Reisepreisminderung und Erstattung bei Pauschalreise: Luxemburgische Verbraucherin / Deutscher Reiseveranstalter

Entschädigung bei Pauschalreise: Konsumenten aus Österreich / Deutscher Reiseveranstalter

Die Konsumenten wollten ihre Hochzeitsreise in Abu Dhabi verbringen und buchten dafür eine Pauschalreise.

Aufgrund einer Verspätung des 1. Flugsegments mussten die betroffenen Passagiere eine Nacht in Jordanien verbringen.

Nicht nur, dass sich dadurch die Ankunft in Abu Dhabi um einen Tag verzögerte, der Transfer zum Hotel selbst mittels Taxi zu organisieren war und die Verbraucher ein Visum für Jordanien erwerben mussten - sie wurden auch noch ein einem Hotel untergebracht, das eine Baustelle war.

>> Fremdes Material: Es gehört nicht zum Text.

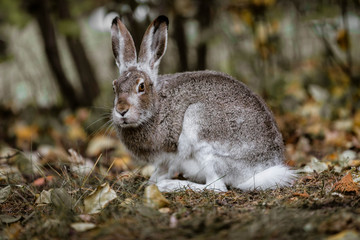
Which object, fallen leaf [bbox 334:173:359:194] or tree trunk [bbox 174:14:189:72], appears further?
tree trunk [bbox 174:14:189:72]

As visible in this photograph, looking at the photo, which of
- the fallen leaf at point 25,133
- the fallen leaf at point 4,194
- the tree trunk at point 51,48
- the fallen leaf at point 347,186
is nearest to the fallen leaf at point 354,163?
the fallen leaf at point 347,186

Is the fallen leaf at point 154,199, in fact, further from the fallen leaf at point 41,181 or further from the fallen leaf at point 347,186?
the fallen leaf at point 41,181

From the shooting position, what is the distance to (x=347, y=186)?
11.4 ft

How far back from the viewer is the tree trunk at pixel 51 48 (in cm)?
824

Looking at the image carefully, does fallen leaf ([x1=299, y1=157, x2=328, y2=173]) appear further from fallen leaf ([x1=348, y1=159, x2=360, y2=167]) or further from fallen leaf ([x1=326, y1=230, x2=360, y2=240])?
fallen leaf ([x1=326, y1=230, x2=360, y2=240])

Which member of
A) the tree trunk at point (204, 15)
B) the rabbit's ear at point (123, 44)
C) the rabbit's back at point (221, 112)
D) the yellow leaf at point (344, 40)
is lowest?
the rabbit's back at point (221, 112)

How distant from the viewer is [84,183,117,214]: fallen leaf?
3.27 m

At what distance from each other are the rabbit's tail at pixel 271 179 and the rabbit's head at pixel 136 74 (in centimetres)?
130

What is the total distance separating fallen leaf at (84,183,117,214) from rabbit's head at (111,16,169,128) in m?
0.97

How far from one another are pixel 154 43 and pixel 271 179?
1987 millimetres

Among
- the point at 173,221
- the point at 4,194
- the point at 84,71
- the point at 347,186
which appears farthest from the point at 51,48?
the point at 347,186

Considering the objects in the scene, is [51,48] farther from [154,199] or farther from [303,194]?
[303,194]

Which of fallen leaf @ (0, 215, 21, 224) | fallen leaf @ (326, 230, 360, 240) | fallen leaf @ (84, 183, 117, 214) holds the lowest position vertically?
fallen leaf @ (0, 215, 21, 224)

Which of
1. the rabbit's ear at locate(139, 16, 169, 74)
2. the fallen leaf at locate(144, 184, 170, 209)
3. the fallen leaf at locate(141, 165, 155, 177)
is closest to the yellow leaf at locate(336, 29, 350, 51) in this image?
the rabbit's ear at locate(139, 16, 169, 74)
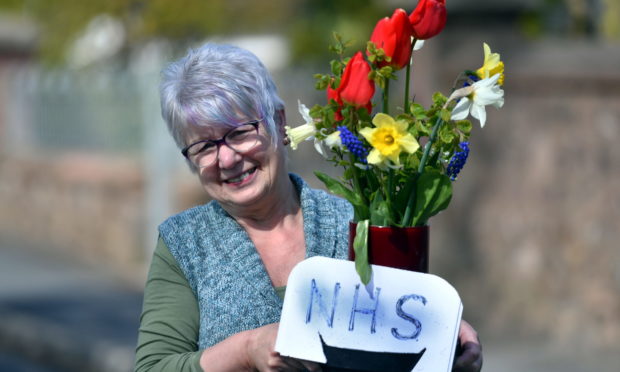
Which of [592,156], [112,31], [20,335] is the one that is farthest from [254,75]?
[112,31]

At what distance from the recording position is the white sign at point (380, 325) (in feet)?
7.14

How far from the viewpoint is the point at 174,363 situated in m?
2.42

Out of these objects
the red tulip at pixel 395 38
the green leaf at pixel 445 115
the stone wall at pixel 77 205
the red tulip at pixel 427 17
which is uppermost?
the red tulip at pixel 427 17

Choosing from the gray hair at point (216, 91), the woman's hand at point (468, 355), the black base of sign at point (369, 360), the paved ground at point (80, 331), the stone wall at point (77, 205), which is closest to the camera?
the black base of sign at point (369, 360)

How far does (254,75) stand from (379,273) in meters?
0.60

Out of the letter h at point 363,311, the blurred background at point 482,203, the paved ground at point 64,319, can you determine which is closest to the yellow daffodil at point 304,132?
the letter h at point 363,311

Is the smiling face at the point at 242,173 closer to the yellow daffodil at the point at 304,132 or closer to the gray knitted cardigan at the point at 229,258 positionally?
the gray knitted cardigan at the point at 229,258

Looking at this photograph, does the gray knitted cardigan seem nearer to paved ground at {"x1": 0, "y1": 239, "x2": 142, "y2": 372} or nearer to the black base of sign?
the black base of sign

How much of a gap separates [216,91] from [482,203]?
17.2ft

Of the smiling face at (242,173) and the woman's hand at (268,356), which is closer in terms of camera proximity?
the woman's hand at (268,356)

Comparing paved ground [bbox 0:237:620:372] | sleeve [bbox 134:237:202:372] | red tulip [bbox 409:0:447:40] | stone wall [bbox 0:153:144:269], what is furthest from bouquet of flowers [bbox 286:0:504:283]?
stone wall [bbox 0:153:144:269]

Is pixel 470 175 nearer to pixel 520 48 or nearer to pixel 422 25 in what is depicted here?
pixel 520 48

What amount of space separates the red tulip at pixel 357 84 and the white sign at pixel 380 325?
1.10ft

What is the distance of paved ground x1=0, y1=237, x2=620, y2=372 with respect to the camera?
677 centimetres
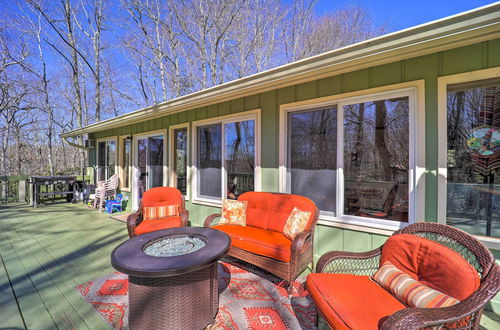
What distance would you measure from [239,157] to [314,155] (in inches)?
55.4

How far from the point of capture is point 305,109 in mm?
3260

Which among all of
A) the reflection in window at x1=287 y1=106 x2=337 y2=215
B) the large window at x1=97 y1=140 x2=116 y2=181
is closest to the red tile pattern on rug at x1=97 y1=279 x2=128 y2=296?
the reflection in window at x1=287 y1=106 x2=337 y2=215

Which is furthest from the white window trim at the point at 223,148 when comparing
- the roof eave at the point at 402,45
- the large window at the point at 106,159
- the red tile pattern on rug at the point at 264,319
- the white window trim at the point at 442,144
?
the large window at the point at 106,159

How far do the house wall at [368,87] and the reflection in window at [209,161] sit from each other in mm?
513

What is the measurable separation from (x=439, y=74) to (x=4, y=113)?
16.2 m

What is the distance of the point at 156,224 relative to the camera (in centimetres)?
338

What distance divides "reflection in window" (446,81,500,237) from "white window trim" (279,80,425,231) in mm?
244

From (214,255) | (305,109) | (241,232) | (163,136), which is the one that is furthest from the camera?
(163,136)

Das junge Paar schlief die erste Nacht ihrer Flitterwochen damit in einem Zimmer ohne Türe und erhielten ungenießbares Essen.

Nachdem der Reiseveranstalter und die Fluglinie die Verantwortung zunächst jeweils auf den anderen schoben, erhielten die Verbraucher nach Intervention des ECC-Net/Germany doch noch eine Entschädigung.